Ethereal-users: Re: RE: [Ethereal-users] Capture speed

Note: This archive is from the project's previous web site, ethereal.com. This list is no longer active.

Date Prev · Date Next · Thread Prev · Thread Next
Date Index · Thread Index · Other Months · All Mailing Lists
From: Joe Acquisto <joea@xxxxxxxxxxxx>
Date: Wed, 09 Jul 2003 12:03:37 -0400
Different animals, no?  

Not sure what you mean by "probes".  "Probe", in this context could 
mean the entire "device" that is intended to capture packets 
[for display or analysis].  That would include the 
NIC/PC/sniffer_software/(etc?) being used.  Are there dedicated devices for 
packet capture/analysis, other than the engineering devices that may be 
known as protocol/communication analyzers?

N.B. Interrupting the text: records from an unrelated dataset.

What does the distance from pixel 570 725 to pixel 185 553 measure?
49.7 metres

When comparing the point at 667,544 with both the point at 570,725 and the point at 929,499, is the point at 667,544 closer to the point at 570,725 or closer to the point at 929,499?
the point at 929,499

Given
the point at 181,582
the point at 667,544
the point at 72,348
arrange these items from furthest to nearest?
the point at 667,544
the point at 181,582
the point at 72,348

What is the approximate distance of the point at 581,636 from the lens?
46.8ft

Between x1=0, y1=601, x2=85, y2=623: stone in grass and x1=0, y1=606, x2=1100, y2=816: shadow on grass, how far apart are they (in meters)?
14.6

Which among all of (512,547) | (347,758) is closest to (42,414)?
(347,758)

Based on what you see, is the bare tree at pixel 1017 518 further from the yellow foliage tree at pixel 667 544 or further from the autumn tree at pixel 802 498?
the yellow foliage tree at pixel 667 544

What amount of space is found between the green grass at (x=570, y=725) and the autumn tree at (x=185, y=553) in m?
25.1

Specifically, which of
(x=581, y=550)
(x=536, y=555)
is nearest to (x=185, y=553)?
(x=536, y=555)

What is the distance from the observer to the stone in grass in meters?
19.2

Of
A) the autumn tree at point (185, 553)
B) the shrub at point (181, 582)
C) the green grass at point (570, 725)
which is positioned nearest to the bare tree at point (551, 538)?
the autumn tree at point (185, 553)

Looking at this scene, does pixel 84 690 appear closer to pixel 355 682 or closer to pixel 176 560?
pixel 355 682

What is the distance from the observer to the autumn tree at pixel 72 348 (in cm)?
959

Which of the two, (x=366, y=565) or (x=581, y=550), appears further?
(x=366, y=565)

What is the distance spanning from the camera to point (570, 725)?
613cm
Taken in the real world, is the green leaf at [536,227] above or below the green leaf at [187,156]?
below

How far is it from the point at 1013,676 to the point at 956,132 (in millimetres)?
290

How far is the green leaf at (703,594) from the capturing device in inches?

Referring to your orginal post, I meant the NIC/PC (/sniffer_program) would
be the limiting factor in that setup, assuming that the action of mirroring a 
switch port did not itself cause dropped packets.   I've been told that some
switches cannot mirror 100% of a "busy" port, their "internals" not being able
to "handle the load".  I guess it depends on the design.

AFAIK, the only way to avoid that potential problem is to (1) use a single speed 
"hub", of correct speed, plugging into it the PC/Monitor, the switch port to be 
monitored and the cable orginally in the switched port.  That way all the
traffic will be repeated on all ports.  (2) use a "tap".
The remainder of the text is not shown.